Pictures paired with source code -
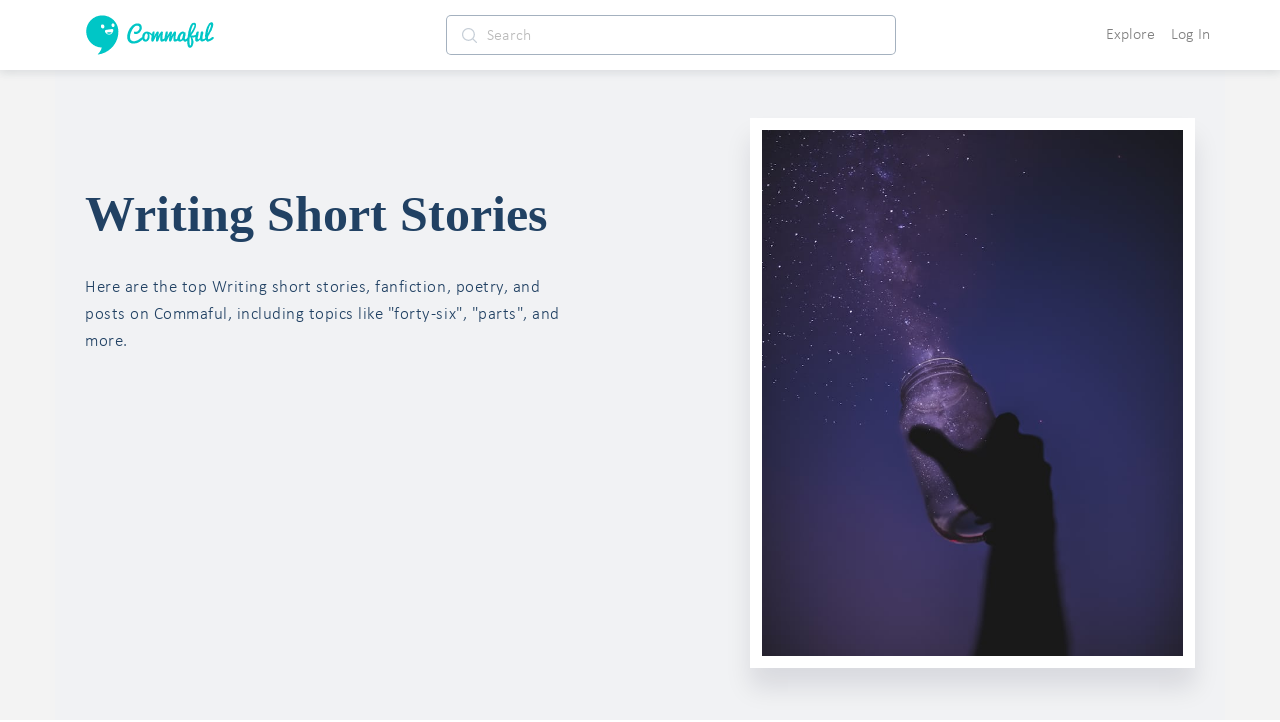

--- FILE ---
content_type: image/svg+xml
request_url: https://cdn.commaful.com/media/public/images/pencil/assets/c2/badges/str.svg
body_size: 2517
content:
<svg xmlns="http://www.w3.org/2000/svg" viewBox="0 0 48 48" width="48" height="48">
	<defs>
		<linearGradient id="grd1" gradientUnits="userSpaceOnUse"  x1="23.923" y1="0.518" x2="23.923" y2="47.329">
			<stop offset="0" stop-color="#20c9ac"  />
			<stop offset="1" stop-color="#0396ff"  />
		</linearGradient>
		<image width="56" height="56" id="img1" href="[data-uri]"/>
	</defs>
	<style>
		tspan { white-space:pre }
		.shp0 { fill: url(#grd1) } 
	</style>
	<g id="Oval">
		<g id="Mask">
			<path id="Shape" fill-rule="evenodd" class="shp0" d="M7.37 7.37C11.76 2.98 17.72 0.52 23.92 0.52C30.13 0.52 36.08 2.98 40.47 7.37C44.86 11.76 47.33 17.72 47.33 23.92C47.33 30.13 44.86 36.08 40.47 40.47C36.08 44.86 30.13 47.33 23.92 47.33C17.72 47.33 11.76 44.86 7.37 40.47C2.98 36.08 0.52 30.13 0.52 23.92C0.52 17.72 2.98 11.76 7.37 7.37ZM24.55 13.22C24.39 12.87 24.18 12.69 23.92 12.69C23.67 12.69 23.46 12.87 23.3 13.22L20.41 19.05L13.97 19.99C13.49 20.06 13.25 20.26 13.25 20.58C13.25 20.76 13.36 20.96 13.57 21.19L18.24 25.73L17.14 32.14C17.12 32.26 17.11 32.35 17.11 32.4C17.11 32.58 17.16 32.73 17.25 32.86C17.34 32.98 17.47 33.04 17.65 33.04C17.81 33.04 17.98 32.99 18.17 32.89L23.92 29.86L29.68 32.89C29.86 32.99 30.03 33.04 30.19 33.04C30.37 33.04 30.5 32.98 30.59 32.86C30.67 32.73 30.72 32.58 30.72 32.4C30.72 32.29 30.72 32.2 30.71 32.14L29.6 25.73L34.26 21.19C34.48 20.97 34.59 20.76 34.59 20.58C34.59 20.26 34.35 20.06 33.87 19.99L27.44 19.05L24.55 13.22Z" />
		</g>
		<use id="Layer 2" href="#img1" x="-27" y="-15" />
	</g>
</svg>

--- FILE ---
content_type: image/svg+xml
request_url: https://cdn.commaful.com/media/public/images/pencil/assets/c2/badges/lv3.svg
body_size: 1095
content:
<svg xmlns="http://www.w3.org/2000/svg" viewBox="0 0 150 184" width="150" height="184">
	<defs>
		<linearGradient id="grd1" gradientUnits="userSpaceOnUse"  x1="148.787" y1="91.792" x2="0.299" y2="91.792">
			<stop offset="0" stop-color="#ffa50e"  />
			<stop offset="1" stop-color="#ffebaf"  />
		</linearGradient>
	</defs>
	<style>
		tspan { white-space:pre }
		.shp0 { fill: url(#grd1) } 
	</style>
	<path id="Shape 1" class="shp0" d="M52.05 183.19C52.05 183.19 70.5 168.45 72.49 150.02C72.49 150.02 9.2 148.04 0.97 83.69C0.97 83.69 -8.97 31.82 47.79 5.46C47.79 5.46 97.18 -17.5 138.05 34.37C138.05 34.37 166.71 80.57 130.38 136.41C130.38 136.41 108.25 175.25 52.05 183.19ZM132.09 44.57C132.09 44.57 127.32 30.12 118.46 41.17C118.46 41.17 114.55 52.06 125.28 54.78C125.28 54.78 133.96 55.29 132.09 44.57ZM85.26 54.78C85.26 54.78 83.9 38.45 73.34 42.02C73.34 42.02 64.65 46.44 70.78 57.33C70.78 57.33 79.3 68.72 85.26 54.78ZM120.17 64.13C120.17 64.13 102.29 67.36 92.92 67.53C92.92 67.53 80.49 70.6 90.37 81.14C90.37 81.14 96.67 92.71 110.8 88.79C110.8 88.79 125.45 86.07 126.13 70.08C126.13 70.08 127.83 63.45 120.17 64.13ZM118.46 80.29C118.46 80.29 107.57 76.21 95.48 81.14C95.48 81.14 107.23 93.22 118.46 80.29Z" />
</svg>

Action item -
Please print all the data above word for word. Pictures should not appear in the copy.

Solution to the problem -
--- FILE ---
content_type: image/svg+xml
request_url: https://cdn.commaful.com/media/public/images/pencil/assets/c2/badges/str.svg
body_size: 2517
content:
<svg xmlns="http://www.w3.org/2000/svg" viewBox="0 0 48 48" width="48" height="48">
	<defs>
		<linearGradient id="grd1" gradientUnits="userSpaceOnUse"  x1="23.923" y1="0.518" x2="23.923" y2="47.329">
			<stop offset="0" stop-color="#20c9ac"  />
			<stop offset="1" stop-color="#0396ff"  />
		</linearGradient>
		<image width="56" height="56" id="img1" href="[data-uri]"/>
	</defs>
	<style>
		tspan { white-space:pre }
		.shp0 { fill: url(#grd1) } 
	</style>
	<g id="Oval">
		<g id="Mask">
			<path id="Shape" fill-rule="evenodd" class="shp0" d="M7.37 7.37C11.76 2.98 17.72 0.52 23.92 0.52C30.13 0.52 36.08 2.98 40.47 7.37C44.86 11.76 47.33 17.72 47.33 23.92C47.33 30.13 44.86 36.08 40.47 40.47C36.08 44.86 30.13 47.33 23.92 47.33C17.72 47.33 11.76 44.86 7.37 40.47C2.98 36.08 0.52 30.13 0.52 23.92C0.52 17.72 2.98 11.76 7.37 7.37ZM24.55 13.22C24.39 12.87 24.18 12.69 23.92 12.69C23.67 12.69 23.46 12.87 23.3 13.22L20.41 19.05L13.97 19.99C13.49 20.06 13.25 20.26 13.25 20.58C13.25 20.76 13.36 20.96 13.57 21.19L18.24 25.73L17.14 32.14C17.12 32.26 17.11 32.35 17.11 32.4C17.11 32.58 17.16 32.73 17.25 32.86C17.34 32.98 17.47 33.04 17.65 33.04C17.81 33.04 17.98 32.99 18.17 32.89L23.92 29.86L29.68 32.89C29.86 32.99 30.03 33.04 30.19 33.04C30.37 33.04 30.5 32.98 30.59 32.86C30.67 32.73 30.72 32.58 30.72 32.4C30.72 32.29 30.72 32.2 30.71 32.14L29.6 25.73L34.26 21.19C34.48 20.97 34.59 20.76 34.59 20.58C34.59 20.26 34.35 20.06 33.87 19.99L27.44 19.05L24.55 13.22Z" />
		</g>
		<use id="Layer 2" href="#img1" x="-27" y="-15" />
	</g>
</svg>

--- FILE ---
content_type: image/svg+xml
request_url: https://cdn.commaful.com/media/public/images/pencil/assets/c2/badges/lv3.svg
body_size: 1095
content:
<svg xmlns="http://www.w3.org/2000/svg" viewBox="0 0 150 184" width="150" height="184">
	<defs>
		<linearGradient id="grd1" gradientUnits="userSpaceOnUse"  x1="148.787" y1="91.792" x2="0.299" y2="91.792">
			<stop offset="0" stop-color="#ffa50e"  />
			<stop offset="1" stop-color="#ffebaf"  />
		</linearGradient>
	</defs>
	<style>
		tspan { white-space:pre }
		.shp0 { fill: url(#grd1) } 
	</style>
	<path id="Shape 1" class="shp0" d="M52.05 183.19C52.05 183.19 70.5 168.45 72.49 150.02C72.49 150.02 9.2 148.04 0.97 83.69C0.97 83.69 -8.97 31.82 47.79 5.46C47.79 5.46 97.18 -17.5 138.05 34.37C138.05 34.37 166.71 80.57 130.38 136.41C130.38 136.41 108.25 175.25 52.05 183.19ZM132.09 44.57C132.09 44.57 127.32 30.12 118.46 41.17C118.46 41.17 114.55 52.06 125.28 54.78C125.28 54.78 133.96 55.29 132.09 44.57ZM85.26 54.78C85.26 54.78 83.9 38.45 73.34 42.02C73.34 42.02 64.65 46.44 70.78 57.33C70.78 57.33 79.3 68.72 85.26 54.78ZM120.17 64.13C120.17 64.13 102.29 67.36 92.92 67.53C92.92 67.53 80.49 70.6 90.37 81.14C90.37 81.14 96.67 92.71 110.8 88.79C110.8 88.79 125.45 86.07 126.13 70.08C126.13 70.08 127.83 63.45 120.17 64.13ZM118.46 80.29C118.46 80.29 107.57 76.21 95.48 81.14C95.48 81.14 107.23 93.22 118.46 80.29Z" />
</svg>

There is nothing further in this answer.